(Given records)
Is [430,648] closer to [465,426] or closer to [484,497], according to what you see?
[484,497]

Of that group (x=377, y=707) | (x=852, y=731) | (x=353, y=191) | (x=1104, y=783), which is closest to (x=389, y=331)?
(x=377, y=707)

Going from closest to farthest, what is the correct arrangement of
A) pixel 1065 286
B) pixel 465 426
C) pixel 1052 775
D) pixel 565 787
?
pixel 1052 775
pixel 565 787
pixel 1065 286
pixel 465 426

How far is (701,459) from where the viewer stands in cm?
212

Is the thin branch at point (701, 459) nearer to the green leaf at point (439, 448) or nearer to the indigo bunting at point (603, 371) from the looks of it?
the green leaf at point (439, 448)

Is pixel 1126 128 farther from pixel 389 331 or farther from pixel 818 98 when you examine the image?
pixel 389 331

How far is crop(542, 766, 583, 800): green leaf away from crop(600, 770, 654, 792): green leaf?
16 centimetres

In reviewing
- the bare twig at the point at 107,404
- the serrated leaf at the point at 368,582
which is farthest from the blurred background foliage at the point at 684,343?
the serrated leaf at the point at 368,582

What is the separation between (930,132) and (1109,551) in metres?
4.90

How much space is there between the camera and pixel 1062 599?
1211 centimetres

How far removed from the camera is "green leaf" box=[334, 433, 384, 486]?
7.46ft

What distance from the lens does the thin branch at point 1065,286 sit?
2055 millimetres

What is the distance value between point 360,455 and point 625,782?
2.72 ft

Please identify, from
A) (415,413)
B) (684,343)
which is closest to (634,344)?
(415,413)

(The exercise) Turn the lines of the listing above, from the line containing "In reviewing" through the line containing "2055 millimetres", inclusive, into a numbered list, leaving out blank lines.

(Full output)
1. In reviewing
2. - the bare twig at the point at 107,404
3. - the serrated leaf at the point at 368,582
4. which is farthest from the blurred background foliage at the point at 684,343?
5. the serrated leaf at the point at 368,582
6. What is the separation between (930,132) and (1109,551) in metres?
7. 4.90
8. How much space is there between the camera and pixel 1062 599?
9. 1211 centimetres
10. How far removed from the camera is "green leaf" box=[334, 433, 384, 486]?
11. 7.46ft
12. What distance from the lens does the thin branch at point 1065,286 sit?
13. 2055 millimetres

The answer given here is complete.